Wallace Stroby is the author of Cold Shot to the Heart (Minotaur Books, January 18, 2011) and three other novels: Gone 'til
November (2010), The Heartbreak
Lounge (2005) and The Barbed-Wire
Kiss (2003), which was a finalist for the
Barry Award for Best First Novel. A former journalist, he lives on the Jersey
Shore.
On your nightstand now:
The Art of Worldly Wisdom by Baltasar Gracian, Innocent Monster by Reed Farrel Coleman, Do They Know I'm Running? by David Corbett.

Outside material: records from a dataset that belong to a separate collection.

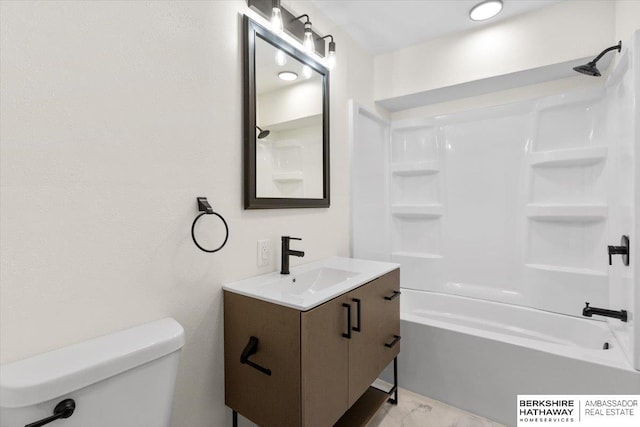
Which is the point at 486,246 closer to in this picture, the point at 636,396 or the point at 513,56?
the point at 636,396

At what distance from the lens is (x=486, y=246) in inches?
96.3

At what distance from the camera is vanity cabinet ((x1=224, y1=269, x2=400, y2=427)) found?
108 cm

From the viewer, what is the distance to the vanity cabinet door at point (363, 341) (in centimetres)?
135

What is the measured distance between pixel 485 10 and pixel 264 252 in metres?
2.00

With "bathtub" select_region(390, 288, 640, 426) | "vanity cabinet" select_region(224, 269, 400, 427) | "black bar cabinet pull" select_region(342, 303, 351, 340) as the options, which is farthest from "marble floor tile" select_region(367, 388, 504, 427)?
"black bar cabinet pull" select_region(342, 303, 351, 340)

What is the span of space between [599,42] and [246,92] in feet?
6.74

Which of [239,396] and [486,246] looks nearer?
[239,396]

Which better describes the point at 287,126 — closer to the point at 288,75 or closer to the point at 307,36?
the point at 288,75

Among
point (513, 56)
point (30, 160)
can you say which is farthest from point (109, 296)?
point (513, 56)

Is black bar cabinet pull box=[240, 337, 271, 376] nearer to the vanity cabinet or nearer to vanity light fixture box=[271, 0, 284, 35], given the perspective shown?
the vanity cabinet

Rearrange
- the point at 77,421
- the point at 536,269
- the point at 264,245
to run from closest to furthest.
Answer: the point at 77,421 < the point at 264,245 < the point at 536,269

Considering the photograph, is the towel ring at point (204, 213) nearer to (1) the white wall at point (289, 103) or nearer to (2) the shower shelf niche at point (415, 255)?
(1) the white wall at point (289, 103)

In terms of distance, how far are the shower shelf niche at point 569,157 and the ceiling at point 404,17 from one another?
3.07 ft

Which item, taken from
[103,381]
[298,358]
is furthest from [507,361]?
[103,381]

Favorite book when you were a child:
Silver Chief, Dog of the North by Jack O'Brien, and its sequels.
Your top five authors:
An ever-changing list. At the moment, Larry Brown, Lorrie Moore, Richard Price, George Pelecanos, Tom McGuane
Book you've faked reading:
The Tao of Physics by Fritjof Capra. It was recommended to me by Clive Barker. I was lost after 15 pages.
Book you're an evangelist for:
The Glass Key by Dashiell Hammett. His best novel, better than The Maltese Falcon.
Book you've bought for the cover:
Rendezvous in Black and the other Cornell Woolrich novels reprinted by Ballantine in the '80s. Loved the Hopperesque cover paintings by Larry Schwinger, and the neon type font. Loved the books, too.
Book that changed your life:
The Last Good Kiss by James Crumley. The traditional American detective novel meets the real world.
Favorite line from a book:
"I wait like a denied lover for the blue glow of dawn."--from James Lee Burke's Heaven's Prisoners.
Book you most want to read again for the first time:
Fear and Loathing in Las Vegas by Hunter S. Thompson.
Characters I wish I'd created:
Ray Hicks from Robert Stone's Dog Soldiers, Will Graham from Thomas Harris's Red Dragon, DCI Jane Tennison from Prime Suspect.